Nothing but the lines from the one with "As far as you" to the final line should be returned, each exactly as it appears.

• • • • •

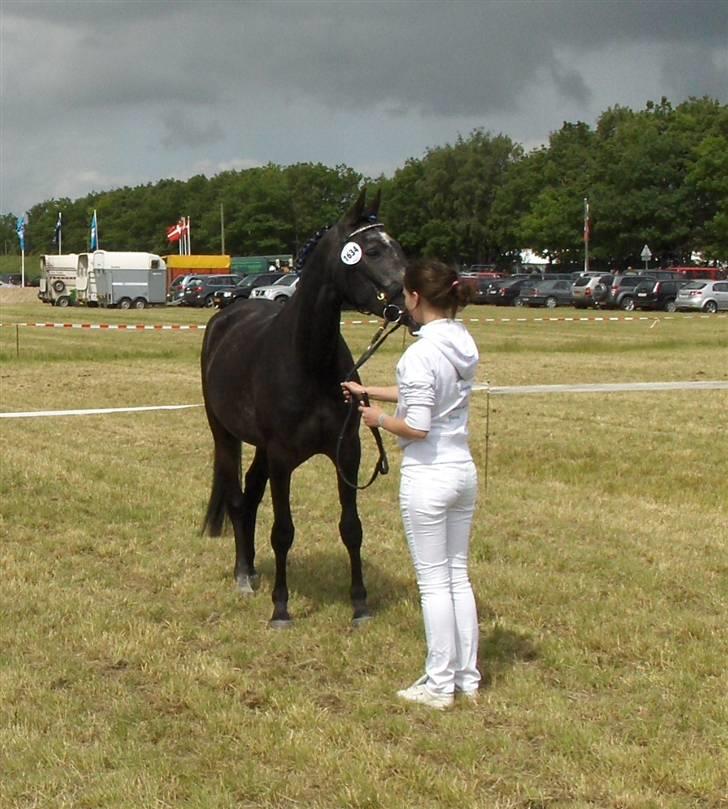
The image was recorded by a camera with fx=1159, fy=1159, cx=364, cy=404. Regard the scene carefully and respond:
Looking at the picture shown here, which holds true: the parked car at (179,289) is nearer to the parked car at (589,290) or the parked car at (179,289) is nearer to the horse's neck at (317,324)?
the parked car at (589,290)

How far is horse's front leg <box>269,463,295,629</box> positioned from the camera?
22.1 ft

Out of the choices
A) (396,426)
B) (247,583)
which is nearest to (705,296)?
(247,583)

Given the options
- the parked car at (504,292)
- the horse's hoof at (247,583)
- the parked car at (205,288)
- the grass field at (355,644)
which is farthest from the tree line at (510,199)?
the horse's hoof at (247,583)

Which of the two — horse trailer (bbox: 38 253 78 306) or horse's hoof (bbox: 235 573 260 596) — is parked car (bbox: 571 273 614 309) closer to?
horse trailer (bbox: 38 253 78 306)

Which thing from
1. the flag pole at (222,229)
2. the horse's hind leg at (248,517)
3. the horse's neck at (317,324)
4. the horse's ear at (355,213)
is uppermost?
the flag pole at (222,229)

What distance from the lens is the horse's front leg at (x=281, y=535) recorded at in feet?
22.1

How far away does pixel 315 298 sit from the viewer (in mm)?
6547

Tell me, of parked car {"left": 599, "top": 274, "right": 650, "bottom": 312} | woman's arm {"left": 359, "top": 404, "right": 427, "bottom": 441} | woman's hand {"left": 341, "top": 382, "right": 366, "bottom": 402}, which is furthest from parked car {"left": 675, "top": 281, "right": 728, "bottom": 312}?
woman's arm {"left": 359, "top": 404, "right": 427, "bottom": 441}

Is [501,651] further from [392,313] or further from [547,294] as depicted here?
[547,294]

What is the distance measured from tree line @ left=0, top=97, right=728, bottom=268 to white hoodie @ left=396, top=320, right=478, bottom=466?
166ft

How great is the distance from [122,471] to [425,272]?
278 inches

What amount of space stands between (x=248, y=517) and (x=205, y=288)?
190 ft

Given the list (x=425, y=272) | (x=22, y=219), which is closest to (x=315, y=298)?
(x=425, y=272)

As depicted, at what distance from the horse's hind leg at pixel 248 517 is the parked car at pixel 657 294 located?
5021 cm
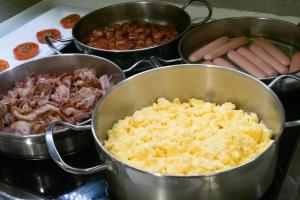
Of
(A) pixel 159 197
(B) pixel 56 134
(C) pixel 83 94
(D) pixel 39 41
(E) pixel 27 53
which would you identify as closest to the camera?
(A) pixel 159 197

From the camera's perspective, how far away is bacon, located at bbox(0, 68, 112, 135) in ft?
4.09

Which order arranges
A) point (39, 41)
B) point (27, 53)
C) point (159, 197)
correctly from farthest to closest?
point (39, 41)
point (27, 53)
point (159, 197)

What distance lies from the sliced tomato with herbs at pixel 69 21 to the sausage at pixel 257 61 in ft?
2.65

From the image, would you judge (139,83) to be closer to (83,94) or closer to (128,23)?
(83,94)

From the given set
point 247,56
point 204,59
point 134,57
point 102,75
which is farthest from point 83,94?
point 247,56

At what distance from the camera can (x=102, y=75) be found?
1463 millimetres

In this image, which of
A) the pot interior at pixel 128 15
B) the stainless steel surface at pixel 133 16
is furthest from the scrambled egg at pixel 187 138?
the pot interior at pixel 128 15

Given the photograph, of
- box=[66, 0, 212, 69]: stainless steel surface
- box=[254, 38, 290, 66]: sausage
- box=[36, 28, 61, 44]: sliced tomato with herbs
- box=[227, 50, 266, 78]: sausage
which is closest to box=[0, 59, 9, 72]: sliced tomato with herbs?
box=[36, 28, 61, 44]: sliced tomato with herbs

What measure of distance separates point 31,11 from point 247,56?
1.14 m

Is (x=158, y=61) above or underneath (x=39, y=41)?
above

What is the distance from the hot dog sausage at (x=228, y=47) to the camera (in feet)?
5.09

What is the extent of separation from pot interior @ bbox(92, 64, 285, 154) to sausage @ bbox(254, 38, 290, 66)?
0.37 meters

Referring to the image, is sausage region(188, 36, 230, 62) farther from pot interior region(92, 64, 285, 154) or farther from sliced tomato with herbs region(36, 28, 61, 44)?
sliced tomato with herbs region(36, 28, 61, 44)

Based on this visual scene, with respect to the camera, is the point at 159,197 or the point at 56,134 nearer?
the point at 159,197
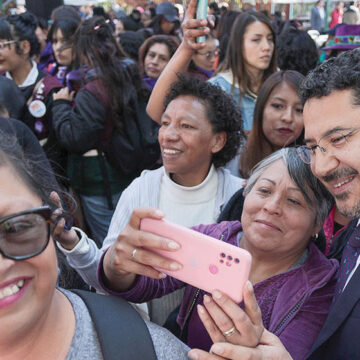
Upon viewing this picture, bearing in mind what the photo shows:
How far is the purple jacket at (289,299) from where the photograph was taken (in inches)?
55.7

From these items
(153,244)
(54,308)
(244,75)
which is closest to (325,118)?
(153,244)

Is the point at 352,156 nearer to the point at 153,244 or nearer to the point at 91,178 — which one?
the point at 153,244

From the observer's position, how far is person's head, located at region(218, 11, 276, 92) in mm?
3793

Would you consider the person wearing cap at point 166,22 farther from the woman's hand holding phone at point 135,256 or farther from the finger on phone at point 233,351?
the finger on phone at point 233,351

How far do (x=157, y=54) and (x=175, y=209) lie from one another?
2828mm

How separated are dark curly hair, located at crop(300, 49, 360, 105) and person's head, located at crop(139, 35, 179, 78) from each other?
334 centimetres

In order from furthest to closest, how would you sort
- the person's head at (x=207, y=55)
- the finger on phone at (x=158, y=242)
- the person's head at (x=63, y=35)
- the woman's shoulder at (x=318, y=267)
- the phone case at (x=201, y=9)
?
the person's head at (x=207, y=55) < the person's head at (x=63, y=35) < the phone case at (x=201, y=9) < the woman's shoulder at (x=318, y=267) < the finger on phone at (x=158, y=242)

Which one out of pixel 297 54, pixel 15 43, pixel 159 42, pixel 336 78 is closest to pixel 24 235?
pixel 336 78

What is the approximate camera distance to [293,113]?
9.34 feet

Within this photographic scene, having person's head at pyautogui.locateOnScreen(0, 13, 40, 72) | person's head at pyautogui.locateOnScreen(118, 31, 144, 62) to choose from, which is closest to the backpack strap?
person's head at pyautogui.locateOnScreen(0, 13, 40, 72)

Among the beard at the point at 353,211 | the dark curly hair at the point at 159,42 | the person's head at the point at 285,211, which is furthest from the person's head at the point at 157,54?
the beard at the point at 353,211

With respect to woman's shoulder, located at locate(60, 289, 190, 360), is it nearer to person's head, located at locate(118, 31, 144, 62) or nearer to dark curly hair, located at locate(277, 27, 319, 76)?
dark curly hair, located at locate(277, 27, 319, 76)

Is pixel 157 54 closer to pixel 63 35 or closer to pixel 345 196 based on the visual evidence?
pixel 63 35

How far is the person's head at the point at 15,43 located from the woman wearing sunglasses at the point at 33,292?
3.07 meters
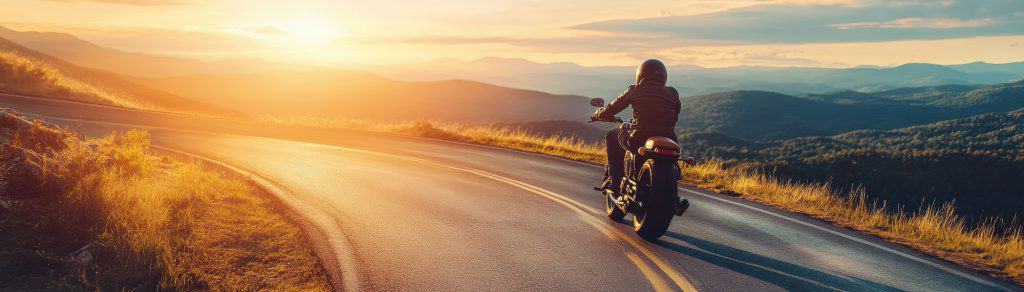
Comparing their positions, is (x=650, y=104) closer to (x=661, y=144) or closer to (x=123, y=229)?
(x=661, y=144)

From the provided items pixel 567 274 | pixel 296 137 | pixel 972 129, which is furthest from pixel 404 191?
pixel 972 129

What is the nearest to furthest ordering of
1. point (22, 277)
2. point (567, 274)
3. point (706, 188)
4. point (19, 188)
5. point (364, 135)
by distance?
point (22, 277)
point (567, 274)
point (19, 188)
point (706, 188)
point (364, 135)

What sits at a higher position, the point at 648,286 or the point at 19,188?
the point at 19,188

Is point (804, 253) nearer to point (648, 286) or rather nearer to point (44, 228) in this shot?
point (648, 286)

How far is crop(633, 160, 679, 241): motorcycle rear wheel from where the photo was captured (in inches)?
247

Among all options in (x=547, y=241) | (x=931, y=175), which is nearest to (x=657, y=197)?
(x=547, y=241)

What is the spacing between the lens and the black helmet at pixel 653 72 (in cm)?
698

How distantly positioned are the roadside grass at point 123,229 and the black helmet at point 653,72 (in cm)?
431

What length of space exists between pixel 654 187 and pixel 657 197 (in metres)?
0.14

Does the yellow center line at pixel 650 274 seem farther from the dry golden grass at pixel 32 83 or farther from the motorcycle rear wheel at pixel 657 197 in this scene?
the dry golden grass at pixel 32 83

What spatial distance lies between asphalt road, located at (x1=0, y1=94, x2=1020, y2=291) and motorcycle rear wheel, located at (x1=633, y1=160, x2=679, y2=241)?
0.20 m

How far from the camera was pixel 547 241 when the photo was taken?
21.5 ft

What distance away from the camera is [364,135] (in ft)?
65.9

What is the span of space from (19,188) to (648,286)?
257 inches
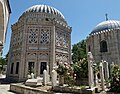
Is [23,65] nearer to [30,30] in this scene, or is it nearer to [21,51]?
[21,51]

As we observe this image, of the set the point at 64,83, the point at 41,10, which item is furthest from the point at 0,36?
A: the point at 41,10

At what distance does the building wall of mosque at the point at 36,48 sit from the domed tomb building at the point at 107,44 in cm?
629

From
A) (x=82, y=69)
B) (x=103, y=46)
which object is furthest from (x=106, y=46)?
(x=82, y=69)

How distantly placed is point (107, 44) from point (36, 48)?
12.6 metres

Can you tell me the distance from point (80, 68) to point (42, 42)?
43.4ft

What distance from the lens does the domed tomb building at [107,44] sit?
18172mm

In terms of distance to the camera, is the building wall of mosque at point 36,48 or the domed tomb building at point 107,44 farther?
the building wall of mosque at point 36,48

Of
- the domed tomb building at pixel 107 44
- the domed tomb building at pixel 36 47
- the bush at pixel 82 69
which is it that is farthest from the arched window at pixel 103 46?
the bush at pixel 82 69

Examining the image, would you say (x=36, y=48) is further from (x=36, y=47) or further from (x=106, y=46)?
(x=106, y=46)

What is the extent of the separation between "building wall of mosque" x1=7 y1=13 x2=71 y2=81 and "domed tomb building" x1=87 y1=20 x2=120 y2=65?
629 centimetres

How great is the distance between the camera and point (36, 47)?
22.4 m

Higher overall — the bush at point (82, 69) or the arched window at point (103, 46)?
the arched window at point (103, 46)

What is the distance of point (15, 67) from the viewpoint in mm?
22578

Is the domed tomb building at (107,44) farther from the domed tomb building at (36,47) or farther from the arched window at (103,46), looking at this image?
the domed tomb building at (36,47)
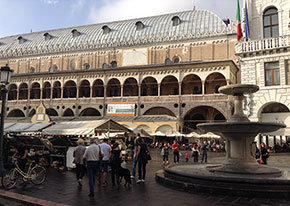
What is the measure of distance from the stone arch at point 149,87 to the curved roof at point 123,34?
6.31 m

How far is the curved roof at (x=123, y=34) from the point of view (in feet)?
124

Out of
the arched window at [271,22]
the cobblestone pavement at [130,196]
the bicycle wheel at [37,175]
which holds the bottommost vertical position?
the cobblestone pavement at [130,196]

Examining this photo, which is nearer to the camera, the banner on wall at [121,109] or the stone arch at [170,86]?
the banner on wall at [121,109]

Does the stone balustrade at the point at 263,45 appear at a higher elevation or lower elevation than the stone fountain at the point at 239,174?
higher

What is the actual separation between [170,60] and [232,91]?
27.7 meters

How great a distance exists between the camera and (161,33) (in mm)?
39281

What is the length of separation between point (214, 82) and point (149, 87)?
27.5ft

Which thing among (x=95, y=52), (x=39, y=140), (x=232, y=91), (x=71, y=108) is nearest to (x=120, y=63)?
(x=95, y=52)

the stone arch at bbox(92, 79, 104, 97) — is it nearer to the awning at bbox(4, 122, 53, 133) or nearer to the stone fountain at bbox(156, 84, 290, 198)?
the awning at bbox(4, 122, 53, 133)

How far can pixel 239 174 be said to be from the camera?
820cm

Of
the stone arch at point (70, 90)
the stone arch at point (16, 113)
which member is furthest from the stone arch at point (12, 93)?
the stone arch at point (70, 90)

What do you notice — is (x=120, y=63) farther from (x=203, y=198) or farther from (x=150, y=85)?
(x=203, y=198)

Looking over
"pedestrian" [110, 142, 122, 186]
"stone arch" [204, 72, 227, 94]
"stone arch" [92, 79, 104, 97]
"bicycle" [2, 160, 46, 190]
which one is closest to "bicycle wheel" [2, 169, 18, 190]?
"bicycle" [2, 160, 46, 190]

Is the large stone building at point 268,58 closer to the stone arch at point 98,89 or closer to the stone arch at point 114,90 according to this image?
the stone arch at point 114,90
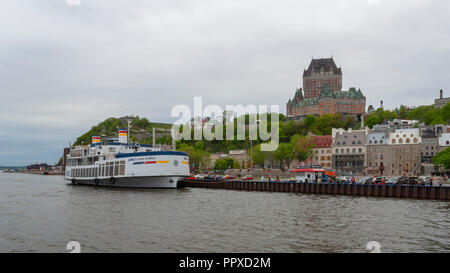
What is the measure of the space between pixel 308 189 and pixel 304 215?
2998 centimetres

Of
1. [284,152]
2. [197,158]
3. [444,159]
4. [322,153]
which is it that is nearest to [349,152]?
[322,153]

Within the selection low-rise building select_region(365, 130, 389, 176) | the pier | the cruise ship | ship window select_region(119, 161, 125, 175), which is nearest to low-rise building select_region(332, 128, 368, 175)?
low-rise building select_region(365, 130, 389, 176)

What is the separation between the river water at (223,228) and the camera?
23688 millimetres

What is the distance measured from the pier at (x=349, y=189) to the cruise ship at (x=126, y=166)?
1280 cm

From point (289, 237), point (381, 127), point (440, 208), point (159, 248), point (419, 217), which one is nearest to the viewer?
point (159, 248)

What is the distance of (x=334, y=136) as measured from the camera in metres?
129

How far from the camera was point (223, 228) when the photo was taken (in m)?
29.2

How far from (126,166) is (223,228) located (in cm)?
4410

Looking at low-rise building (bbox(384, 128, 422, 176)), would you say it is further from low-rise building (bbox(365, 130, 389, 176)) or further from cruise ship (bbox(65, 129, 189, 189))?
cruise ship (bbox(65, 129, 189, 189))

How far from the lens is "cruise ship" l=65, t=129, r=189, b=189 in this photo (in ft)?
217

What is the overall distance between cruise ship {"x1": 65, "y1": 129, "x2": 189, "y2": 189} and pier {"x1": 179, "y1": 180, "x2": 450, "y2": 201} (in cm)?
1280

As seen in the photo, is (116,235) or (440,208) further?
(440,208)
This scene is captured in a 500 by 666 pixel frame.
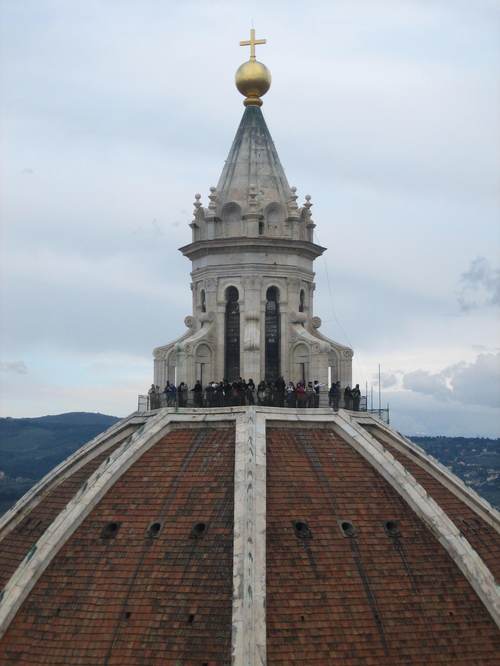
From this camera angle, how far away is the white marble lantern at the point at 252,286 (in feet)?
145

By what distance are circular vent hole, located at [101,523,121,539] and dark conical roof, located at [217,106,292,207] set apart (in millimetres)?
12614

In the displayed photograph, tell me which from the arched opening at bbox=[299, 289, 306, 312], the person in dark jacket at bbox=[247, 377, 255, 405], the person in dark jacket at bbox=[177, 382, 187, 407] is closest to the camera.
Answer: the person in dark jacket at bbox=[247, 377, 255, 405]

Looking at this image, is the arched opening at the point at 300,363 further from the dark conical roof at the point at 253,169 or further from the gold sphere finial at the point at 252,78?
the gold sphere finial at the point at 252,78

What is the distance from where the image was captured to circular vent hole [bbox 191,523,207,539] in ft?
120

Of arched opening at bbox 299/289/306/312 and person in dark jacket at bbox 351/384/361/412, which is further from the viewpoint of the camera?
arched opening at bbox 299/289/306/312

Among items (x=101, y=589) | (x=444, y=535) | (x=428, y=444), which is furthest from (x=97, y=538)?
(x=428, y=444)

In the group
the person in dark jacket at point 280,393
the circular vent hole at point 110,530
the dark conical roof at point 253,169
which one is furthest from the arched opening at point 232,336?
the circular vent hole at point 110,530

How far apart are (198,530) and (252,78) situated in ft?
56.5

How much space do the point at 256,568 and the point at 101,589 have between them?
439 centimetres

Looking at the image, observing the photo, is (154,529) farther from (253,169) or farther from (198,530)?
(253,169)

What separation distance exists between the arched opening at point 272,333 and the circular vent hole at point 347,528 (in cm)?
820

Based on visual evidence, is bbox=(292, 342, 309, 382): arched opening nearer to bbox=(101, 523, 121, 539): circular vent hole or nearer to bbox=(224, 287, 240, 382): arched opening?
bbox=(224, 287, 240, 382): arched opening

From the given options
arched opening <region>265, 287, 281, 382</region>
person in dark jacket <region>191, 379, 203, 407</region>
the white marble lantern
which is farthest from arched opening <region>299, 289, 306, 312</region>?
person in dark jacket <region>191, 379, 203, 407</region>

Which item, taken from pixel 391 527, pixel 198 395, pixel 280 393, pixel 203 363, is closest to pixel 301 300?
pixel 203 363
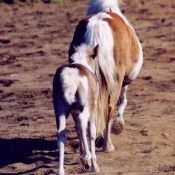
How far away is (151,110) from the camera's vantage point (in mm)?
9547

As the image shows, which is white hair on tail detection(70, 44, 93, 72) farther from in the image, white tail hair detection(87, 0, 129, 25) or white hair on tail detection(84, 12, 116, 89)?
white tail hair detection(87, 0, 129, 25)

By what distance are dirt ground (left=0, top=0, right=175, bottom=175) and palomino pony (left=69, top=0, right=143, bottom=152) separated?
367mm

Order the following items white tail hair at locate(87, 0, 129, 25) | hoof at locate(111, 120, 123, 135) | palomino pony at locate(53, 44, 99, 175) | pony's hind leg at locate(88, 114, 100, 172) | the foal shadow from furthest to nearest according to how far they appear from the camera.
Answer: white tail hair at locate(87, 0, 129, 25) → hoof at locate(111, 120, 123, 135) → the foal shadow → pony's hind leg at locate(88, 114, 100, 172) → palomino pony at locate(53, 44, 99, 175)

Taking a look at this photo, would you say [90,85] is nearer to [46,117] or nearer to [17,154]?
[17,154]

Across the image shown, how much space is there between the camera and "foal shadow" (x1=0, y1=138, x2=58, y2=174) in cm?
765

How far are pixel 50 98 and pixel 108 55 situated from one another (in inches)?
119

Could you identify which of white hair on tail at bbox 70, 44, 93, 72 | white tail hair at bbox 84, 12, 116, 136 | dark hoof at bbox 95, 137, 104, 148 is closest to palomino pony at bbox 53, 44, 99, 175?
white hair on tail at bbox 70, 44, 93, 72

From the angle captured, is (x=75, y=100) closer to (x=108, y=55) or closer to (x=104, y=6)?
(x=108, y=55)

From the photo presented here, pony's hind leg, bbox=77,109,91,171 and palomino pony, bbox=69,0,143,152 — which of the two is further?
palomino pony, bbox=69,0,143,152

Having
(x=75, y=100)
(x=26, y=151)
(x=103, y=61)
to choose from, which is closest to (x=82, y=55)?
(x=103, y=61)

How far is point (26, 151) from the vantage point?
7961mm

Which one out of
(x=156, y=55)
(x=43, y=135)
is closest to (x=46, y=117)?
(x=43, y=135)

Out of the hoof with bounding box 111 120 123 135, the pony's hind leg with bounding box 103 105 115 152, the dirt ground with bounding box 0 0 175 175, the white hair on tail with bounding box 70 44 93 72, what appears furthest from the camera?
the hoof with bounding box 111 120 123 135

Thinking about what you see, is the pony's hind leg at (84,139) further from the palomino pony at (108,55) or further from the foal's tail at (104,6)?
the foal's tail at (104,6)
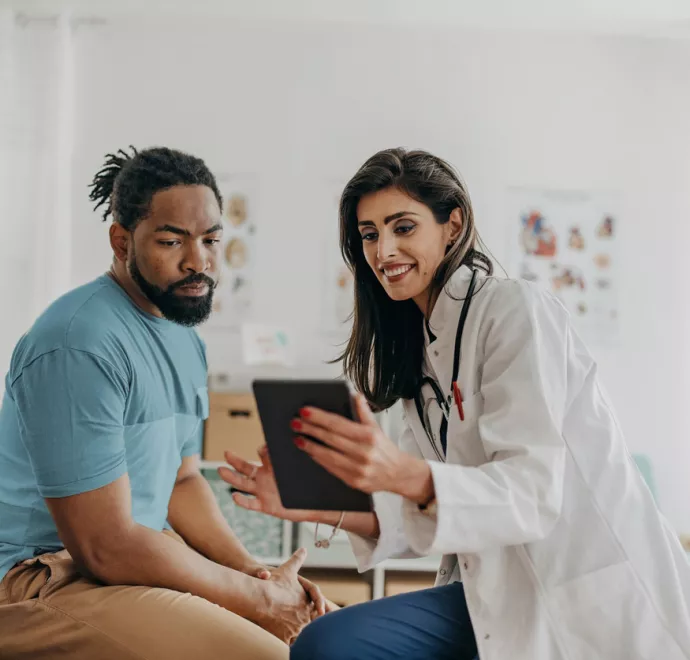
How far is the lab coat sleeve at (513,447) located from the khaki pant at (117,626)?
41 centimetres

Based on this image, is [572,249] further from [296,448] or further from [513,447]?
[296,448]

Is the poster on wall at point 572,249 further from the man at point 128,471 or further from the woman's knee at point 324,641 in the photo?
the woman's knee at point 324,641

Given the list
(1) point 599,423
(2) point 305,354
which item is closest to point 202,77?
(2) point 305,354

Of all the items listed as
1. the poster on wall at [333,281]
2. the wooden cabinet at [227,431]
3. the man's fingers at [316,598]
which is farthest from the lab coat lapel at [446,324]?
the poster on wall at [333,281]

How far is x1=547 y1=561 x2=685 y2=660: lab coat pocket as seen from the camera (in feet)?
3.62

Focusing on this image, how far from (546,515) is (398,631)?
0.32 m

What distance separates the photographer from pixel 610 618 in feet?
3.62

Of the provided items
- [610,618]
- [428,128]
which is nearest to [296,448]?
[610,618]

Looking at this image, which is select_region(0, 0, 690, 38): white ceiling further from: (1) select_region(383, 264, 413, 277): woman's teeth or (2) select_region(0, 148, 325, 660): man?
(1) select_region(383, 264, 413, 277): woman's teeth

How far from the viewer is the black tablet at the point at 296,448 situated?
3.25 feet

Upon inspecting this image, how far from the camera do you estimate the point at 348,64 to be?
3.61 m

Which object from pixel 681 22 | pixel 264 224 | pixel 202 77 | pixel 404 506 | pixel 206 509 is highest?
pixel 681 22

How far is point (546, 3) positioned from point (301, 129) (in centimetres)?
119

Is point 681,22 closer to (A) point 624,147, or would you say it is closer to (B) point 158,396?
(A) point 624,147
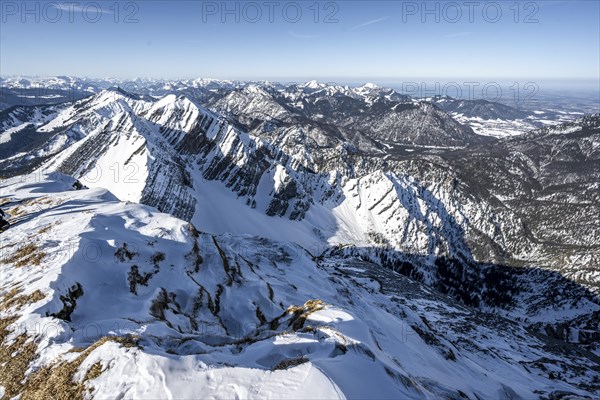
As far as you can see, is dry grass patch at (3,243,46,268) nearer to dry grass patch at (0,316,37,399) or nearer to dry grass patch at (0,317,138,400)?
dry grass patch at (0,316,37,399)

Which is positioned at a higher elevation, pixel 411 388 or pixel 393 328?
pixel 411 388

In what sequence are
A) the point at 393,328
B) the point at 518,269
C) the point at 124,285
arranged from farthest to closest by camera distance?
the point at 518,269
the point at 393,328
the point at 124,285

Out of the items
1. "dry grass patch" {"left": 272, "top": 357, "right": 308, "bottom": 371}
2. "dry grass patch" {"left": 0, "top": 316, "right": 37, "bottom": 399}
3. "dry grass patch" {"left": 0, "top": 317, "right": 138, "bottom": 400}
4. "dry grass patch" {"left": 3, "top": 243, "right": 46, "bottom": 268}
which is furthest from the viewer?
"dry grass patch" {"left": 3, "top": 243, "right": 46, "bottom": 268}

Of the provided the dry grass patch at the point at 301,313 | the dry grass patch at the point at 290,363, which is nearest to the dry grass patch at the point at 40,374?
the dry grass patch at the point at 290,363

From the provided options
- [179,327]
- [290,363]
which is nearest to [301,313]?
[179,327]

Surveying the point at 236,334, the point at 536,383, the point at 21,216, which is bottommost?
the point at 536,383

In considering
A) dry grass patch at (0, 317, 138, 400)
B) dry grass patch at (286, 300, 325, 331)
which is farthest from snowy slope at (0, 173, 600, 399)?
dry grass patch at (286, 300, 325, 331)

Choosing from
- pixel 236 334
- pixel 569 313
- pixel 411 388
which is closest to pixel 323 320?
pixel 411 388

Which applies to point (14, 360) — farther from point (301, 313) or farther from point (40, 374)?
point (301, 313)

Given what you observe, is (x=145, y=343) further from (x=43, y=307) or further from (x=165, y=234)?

• • • • •

WRITTEN SOLUTION –
As far as you can see, is dry grass patch at (3,243,46,268) nearer to dry grass patch at (0,316,37,399) or nearer to dry grass patch at (0,317,138,400)?
dry grass patch at (0,316,37,399)

Which is positioned at a higher elevation, pixel 411 388 or pixel 393 328?
pixel 411 388

In what sequence are
A) the point at 393,328
B) the point at 518,269
C) the point at 124,285
arranged from farthest to closest by camera distance?
the point at 518,269
the point at 393,328
the point at 124,285

Out of the items
1. "dry grass patch" {"left": 272, "top": 357, "right": 308, "bottom": 371}
2. "dry grass patch" {"left": 0, "top": 316, "right": 37, "bottom": 399}
3. "dry grass patch" {"left": 0, "top": 317, "right": 138, "bottom": 400}
4. "dry grass patch" {"left": 3, "top": 243, "right": 46, "bottom": 268}
which is furthest from the viewer?
"dry grass patch" {"left": 3, "top": 243, "right": 46, "bottom": 268}

Of the provided the dry grass patch at the point at 301,313 | the dry grass patch at the point at 290,363, which is nearest to the dry grass patch at the point at 40,374?
the dry grass patch at the point at 290,363

From the provided options
- [179,327]
- [290,363]
which is nearest to [301,313]?
[179,327]

Surveying the point at 236,334, the point at 536,383, the point at 21,216, which is bottommost?
the point at 536,383

In considering
A) dry grass patch at (0, 317, 138, 400)
B) dry grass patch at (286, 300, 325, 331)
which is farthest from snowy slope at (0, 173, 600, 399)?
dry grass patch at (286, 300, 325, 331)

Choosing from
- pixel 236 334
- pixel 569 313
- pixel 411 388
which is closest to pixel 323 320?
pixel 411 388

Which applies to point (14, 360) — farther from point (301, 313) or farther from point (40, 374)?
point (301, 313)

Given what you observe, is (x=145, y=343) further from (x=43, y=307) or further from (x=165, y=234)?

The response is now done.